When studying periodic systems, periodic Boundary Conditions (BC) allows you to calculate the response of the entire system by only simulating one unit cell, as mentioned in Periodic boundary conditions article. When a broadband plane wave is injected into a structure at an angle, special treatment will be required. One way is to use Bloch boundary condition. However, the actual injection angles for broadband illumination change with frequency, discussed in Plane waves - Angled injection. One way to solve this problem, the wavelength or frequency can be swept, or a number of incident angles are simulated and interpolation is required (refer this page, for advanced user only). Oftentimes, sweeping can take much more simulation time.
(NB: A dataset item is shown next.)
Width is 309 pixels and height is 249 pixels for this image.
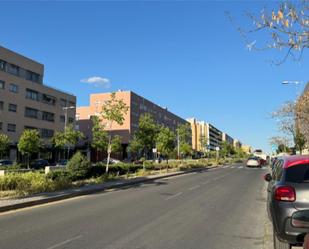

Another method to avoid the sweeping is to reformulate the FDTD algorithm. A simplified description of this method can be briefly described here:

A plane wave angled in xz plane (traveling along z axis) can be expressed as

$$ \vec{E}(\vec{r})=e^{i k_{x} x} \vec{E}_{0} $$

To remove the angular dependence from the field, a set of new variables is used, such as:

$$ \vec{Q}(\vec{r}) = e^{-ik_{x} x} \vec{E}(\vec{r}) $$

and then the split field method (eg., split x component to xy and xz) is used to reformulate the FDTD update equations. Therefore, by reformulating the FDTD update equations, a new algorithm can be developed by removing this angle dependence. More details can be found in Liang's paper. Therefore, no Bloch BCs are required. It will have its own built-in boundaries conditions transverse to the propagation direction.